News Corp.‘s James Murdoch says iPad apps are cannibalizing physical newspapers

Apple Online Store“Sales of newspaper apps for devices like the Apple iPad are cannibalizing sales of physical newspapers, James Murdoch, head of News Corp’s operations in Europe and Asia, said on Friday,” Georgina Prodhan reports for Reuters.

“News Corp in June closed its free Times of London website. The Times, the Sunday Times and Britain’s best-selling Sunday tabloid the News of the World — also owned by News Corp — are now available online only to paying subscribers,” Prodhan reports. “News Corp’s British newspaper arm News International said this month the titles had lost up to 90 percent of their online readership and now had 105,000 paying customers, including those who had bought the iPad and Amazon Kindle apps.”

Prodhan reports, “Rupert Murdoch, News Corp’s chief executive and James’s father, has called the iPad a game-changer for news media, and many in the industry agree, thanks to the iPad’s large screen, high resolution and capacity for interactive features.”

“James Murdoch welcomed the opportunity to sell through Apple’s iTunes online store, despite the fact that Apple takes 30 percent of the publisher’s revenue,” Prodhan reports. “‘We go to the iTunes store because it’s frictionless. They charge a percentage but the guy on the newstand and the newsagent charge a percentage, and they don’t even merchandise it properly,’ he told the Monaco Media Forum. ‘The problem with the apps is that they are much more directly cannibalistic of the print products than the website,’ he said. ‘People interact with it much more like they do with the traditional product.'”

Full article here.

[Thanks to MacDailyNews Reader “Dan K.” for the heads up.]

26 Comments

  1. I’d like to see newscorp try and fali to monopolise the online media market. They already own 1/3 of UK national newspapers, and as if that wasn’t enough bias political indoctrination, they want to seize a chunk of the web market as well!

  2. @Bizlaw

    The “always have” part of your post is important. Too many think that there was a “Golden Age” of news reporting, untainted by bias. Ain’t so, and frankly, it isn’t possible as long as human beings write and edit the “news”. Steel101 speaks of indoctrination by Murdoch. Well, if not Murdoch, it’s a Ted Turner instead. Pick your poison people.
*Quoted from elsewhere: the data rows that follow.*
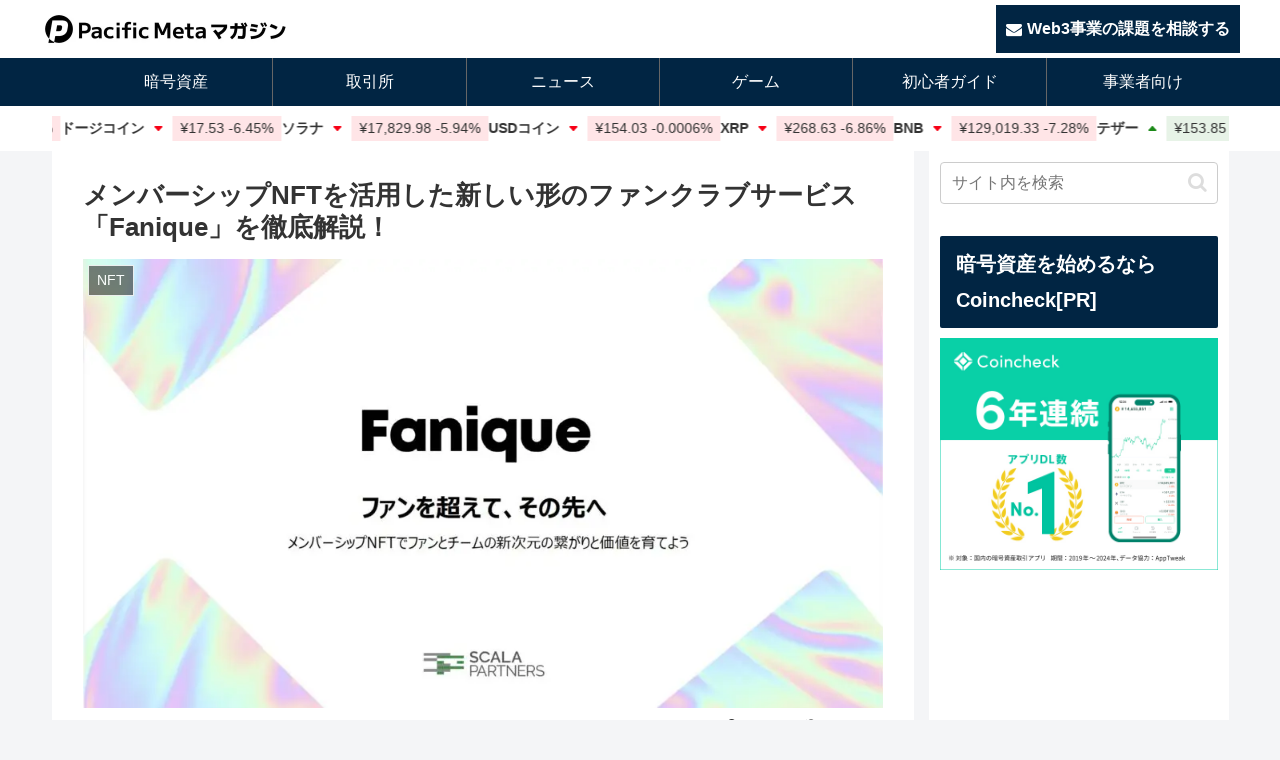

--- FILE ---
content_type: text/html; charset=utf-8
request_url: https://www.google.com/recaptcha/api2/aframe
body_size: 265
content:
<!DOCTYPE HTML><html><head><meta http-equiv="content-type" content="text/html; charset=UTF-8"></head><body><script nonce="8bVbY4dKiwnwgg1li0pV3g">/** Anti-fraud and anti-abuse applications only. See google.com/recaptcha */ try{var clients={'sodar':'https://pagead2.googlesyndication.com/pagead/sodar?'};window.addEventListener("message",function(a){try{if(a.source===window.parent){var b=JSON.parse(a.data);var c=clients[b['id']];if(c){var d=document.createElement('img');d.src=c+b['params']+'&rc='+(localStorage.getItem("rc::a")?sessionStorage.getItem("rc::b"):"");window.document.body.appendChild(d);sessionStorage.setItem("rc::e",parseInt(sessionStorage.getItem("rc::e")||0)+1);localStorage.setItem("rc::h",'1769766564970');}}}catch(b){}});window.parent.postMessage("_grecaptcha_ready", "*");}catch(b){}</script></body></html>

--- FILE ---
content_type: text/css
request_url: https://pacific-meta.co.jp/magazine/wp-content/themes/jin-child/style.css?fver=20251112021709
body_size: 765
content:
@charset "UTF-8";

/*!
Theme Name: Cocoon Child
Description: Cocoon専用の子テーマ
Theme URI: https://wp-cocoon.com/
Author: わいひら
Author URI: https://nelog.jp/
Template:   cocoon
Version:    1.1.3
*/

/************************************
** 子テーマ用のスタイルを書く
************************************/
.customBtn1 {
	display: block;
	width: 100%;
	max-width: 600px;
	font-weight: 700;
	text-align: center;
	padding: 12px 24px;
	border-radius: 10px;
	font-size: 16px;
	border: 1px solid #2638E6;
	transition: .3s;
	background-color: #2638E6;
	color: #fff !important;
	text-decoration: none !important;
	margin: 16px auto;
}
.btnColor1 {
	border: 1px solid #2638E6;
	background-color: #2638E6;
	&:hover{
		background: #fff;
		color: #2638E6 !important;
	}	
}

.btnColor2 {
	border: 1px solid #ee390c;
	background-color: #ee390c;
	margin: 4px auto 16px auto !important;
	&:hover{
		background: #fff;
		color: #ee390c !important;
	}	
}
.btnInfo{
	padding-bottom: 3px !important;
	margin-bottom: 0 !important;
    color: #ee390c;
	text-align: center;
    font-size: 16px !important;
    font-weight: 600 !important;
}


.sidebar h2 {
    font-size: 20px !important;
    margin: 20px auto 10px;
    padding: 10px 10px 10px 16px;
    background-color: #012543;
    color: #fff;
}

.wiget-popular-articles{
	margin-bottom: 1.8em;
}

/* divの枠線 */
.callout {
  border: 1px solid #e0e0e0;
  padding: 20px;
  margin: 16px 0;
  background-color: #ffffff;
  border-radius: 4px;
}

.callout a:hover {
  text-decoration: underline;
}

/************************************
** レスポンシブデザイン用のメディアクエリ
************************************/
/*1023px以下*/
@media screen and (max-width: 1023px){
  /*必要ならばここにコードを書く*/
}

/*834px以下*/
@media screen and (max-width: 834px){
  /*必要ならばここにコードを書く*/
}

/*480px以下*/
@media screen and (max-width: 480px){
  /*必要ならばここにコードを書く*/
}


body.single .under-entry-content { display: none !important; }

.top-banner {
  display: none;
}

--- FILE ---
content_type: application/javascript; charset=utf-8;
request_url: https://dalc.valuecommerce.com/app3?p=887014979&_s=https%3A%2F%2Fpacific-meta.co.jp%2Fmagazine%2Fnft%2F129920%2F&vf=iVBORw0KGgoAAAANSUhEUgAAAAMAAAADCAYAAABWKLW%2FAAAAMElEQVQYV2NkFGP4n5FWx2DZ0sbAGHRW6H%2FP2RUMOh%2B8GRh3c3X99z7Xx5Cs8YIBAA1vDqka%2FPP2AAAAAElFTkSuQmCC
body_size: 1744
content:
vc_linkswitch_callback({"t":"697c7ea3","r":"aXx-owAFLq8S3pq6CooERAqKBtRCpw","ub":"aXx%2BogAEUs0S3pq6CooFuwqKBtgYaQ%3D%3D","vcid":"iDvDm3n5CcdRb_inXZ--oUv42I_6AvLBEfVWAs48mqvOwp376fjglMhM8Y0a4Hq1","vcpub":"0.339631","pc-seven.co.jp":{"a":"2545336","m":"2883189","g":"98a28c8d8c"},"recochoku.jp":{"a":"2879464","m":"3147280","g":"13e081d88c"},"l":4,"www.frontier-direct.jp":{"a":"2748511","m":"3274554","g":"44bb39428c"},"paypaymall.yahoo.co.jp":{"a":"2695956","m":"2201292","g":"531179288c"},"p":887014979,"s":3579525,"www.lenovo.com":{"a":"2680394","m":"218","g":"ba8d0b2ca9","sp":"cid%3Djp%3Aaffiliate%3Adsry7f"},"mouse-jp.co.jp":{"a":"2855198","m":"3547822","g":"731e37188c"},"mini-shopping.yahoo.co.jp":{"a":"2695956","m":"2201292","g":"531179288c"},"g-tune.jp":{"a":"2855198","m":"3547822","g":"731e37188c"},"shopap.lenovo.com":{"a":"2680394","m":"218","g":"ba8d0b2ca9","sp":"cid%3Djp%3Aaffiliate%3Adsry7f"},"www.ark-pc.co.jp":{"a":"2489971","m":"2783092","g":"6a0ce67f8c"},"shopping.geocities.jp":{"a":"2695956","m":"2201292","g":"531179288c"},"mbhshop.elecom.co.jp":{"a":"2423127","m":"2505544","g":"a87f86918c"},"www2.mouse-jp.co.jp":{"a":"2855198","m":"3547822","g":"731e37188c"},"shopping.yahoo.co.jp":{"a":"2695956","m":"2201292","g":"531179288c"},"tsukumo.co.jp":{"a":"2348206","m":"2097626","g":"a41dd7af8c"},"approach.yahoo.co.jp":{"a":"2695956","m":"2201292","g":"531179288c"},"shop.elecom.co.jp":{"a":"2423127","m":"2505544","g":"a87f86918c"},"paypaystep.yahoo.co.jp":{"a":"2695956","m":"2201292","g":"531179288c"},"www.animate-onlineshop.jp":{"a":"2805589","m":"3357128","g":"b5c34d6b8c"},"www3.lenovo.com":{"a":"2680394","m":"218","g":"ba8d0b2ca9","sp":"cid%3Djp%3Aaffiliate%3Adsry7f"}})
Just know that if you don’t see it with your own eyes, you will be getting information skewed in some way by somebody—usually unintentional, but sometimes for a very big purpose.

  3. If iPad-usage is displacing traditional paper-based news, then that is almost the OPPOSITE of “cannibalizing.”

    I like TowerTone’s take. MDN’s headline should say

    > … iPad apps are “shredding” physical newspapers

  4. Prince James of News Corp blethers: “”The problem with the apps is that they are much more directly cannibalistic of the print products than the website.”

    WTF is he chattering on about? King Rupert of News Corp himself pulled the chain on the free websites! HELLO?!

    So maybe James didn’t get the memo from daddy? The iPad apps fall perfectly into King Rupert’s money grubbing plans.

    Oh I get it! Let Prince James pretend his distress to the serfs (aka customers) while King Rupert overcharges them for net news. Guess I need to brush up on my history of the Dark Ages.

  5. From the article:

    “We go to the iTunes store because it’s frictionless. They charge a percentage but the guy on the newstand and the newsagent charge a percentage, and they don’t even merchandise it properly,” he told the Monaco Media Forum.

    Ungrateful pr*ck. Newsstands and newsagents are pretty level playing fields – maybe that’s why he doesn’t like them?

    I didn’t think we could get worse than Rupe, but Jim must make his father proud…

  6. “The problem with the apps is that they are much more directly cannibalistic of the print products than the website,” he said. “People interact with it much more like they do with the traditional product.”

    Uh, isn’t that the point? To replace the dwindling sales of the print products?

  7. On a somewhat related note, I had my first look at a B&N Nook the other day. Pretty lame device. The software was slow, unresponsive, and not at all intuitive. It’s based on Android. My first thought was how awkward it felt compared to the iPads I’ve used, and of course to my iPhone.